Ahora se sabe que los indígenas australianos las llaman a las Pléyades «bandada
de cacatúas», y en la Europa medieval se creyó que se trataba de una gallina clueca
con su pollada. Para el poeta Tennyson fueron un enjambre de luciérnagas, y, según el
ya citado Webb, alguna vez fueron vistas como un racimo de uvas. Así, pues, aunque
rijan las épocas propicias y las nefastas del marinero antiguo, su nombre será el de
palomas, las Peleiades, aunque, por haberlas usado para andar el mar, creyeran los
que contemplaban estrellas en la Grecia antigua que su nombre estaba unido a la
navegación. Ahora son ya los días de las Pléyades vespertinas, cuando un santo
griego misterioso llamado Ulises, como el héroe homérico, que había inventado el
remo, descubrió el deseo de regresar al hogar.

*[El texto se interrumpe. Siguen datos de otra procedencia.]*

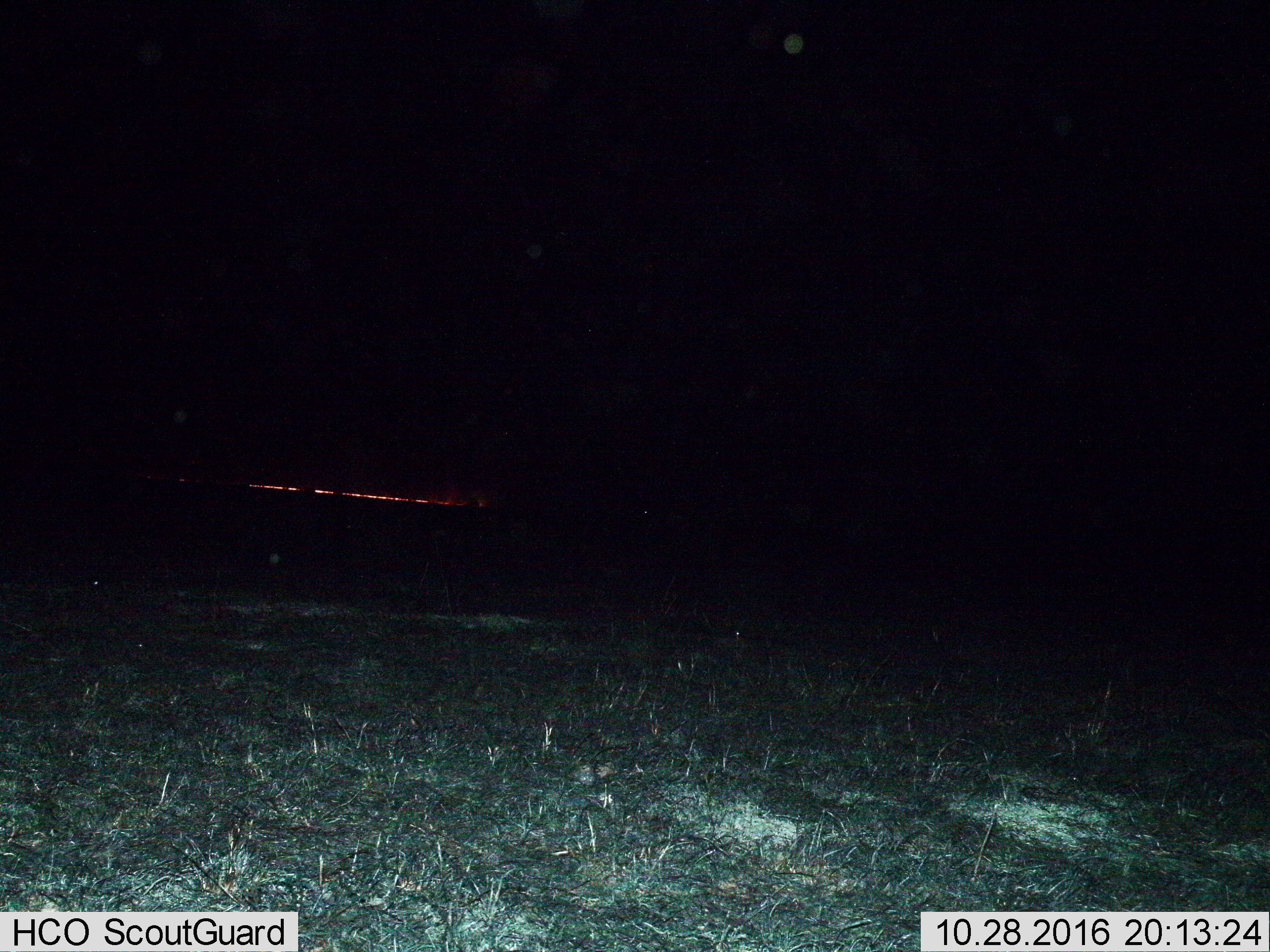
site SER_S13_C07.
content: unidentified animal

No se iba al mar sin ciertos hechizos, pero el maestro Joan Coraminas ha dado
con uno más, del que nos cuenta en su Diccionario crítico etimológico. Ustedes saben
que hay una especie de bollo que imita cierta figura de mono, y se hace con masa de
bizcocho o de mazapán, con frutas en conserva de añadido, y además algunos
hechizos. Covarrubias dice que «es pan mezclado con hechizos de bien querencia: dar
a uno bollo maimón, es avele ganado a todo punto la voluntad». Por los folkloristas,
sabemos que esto de dar a uno bollo maimón sigue vivo en muchos lugares del Sur de
España, y aun del antiguo Reino de Toledo. Y en sus estudios se pueden aprender qué
porquerías se meten en dicho bollo como hechizo. Corominas cita a un médico
valenciano, quien, hacia 1460, en su Libro de las mujeres, asegura que meten en el
bollo maimón draps, trapos o paños del menstruo: «del drap que’s muden / fediles
jan», hacen hechizos. Y esos mismos paños, para que les den ventura en el mar, los
atan los marineros en los maimonetes de las naves. Los maimonetes de las galeras
son «unos curvatones o palos de pie derecho que están en la cubierta superior, cerca
del palo mayor y trinquete, y tienen sus roldanas para laborear por ellas las brazas del
trinquete y velacho, y otros diversos cabos de labor» (Vocabulario marítimo de
Sevilla, 1696, citado por Corominas). La cosa es que marineros supersticiosos —
explica el citado Corominas— atarían al maimonete trapos menstruosos de la mujer
amada, en forma de pendoncillo, con la esperanza de que tales trapos trajesen vientos
favorables. El citado médico Roig se burla de esto: «més al maymó / de les galeres,
bon vent no esperes…».
Mar en calma y vientos de popa, para navegar a papahígos, los pedía el griego a
las Pléyades, a las estrellas, mientras que esos hechizos sucios del paño atado al
maimonete eran la ayuda del marinero de las galeras del Reino de Aragón y de
Marsella y de Génova y Pisa. Los hechizos expresaban el deseo de volver adonde los
esperaba la coima, en Barcelona o en Valencia.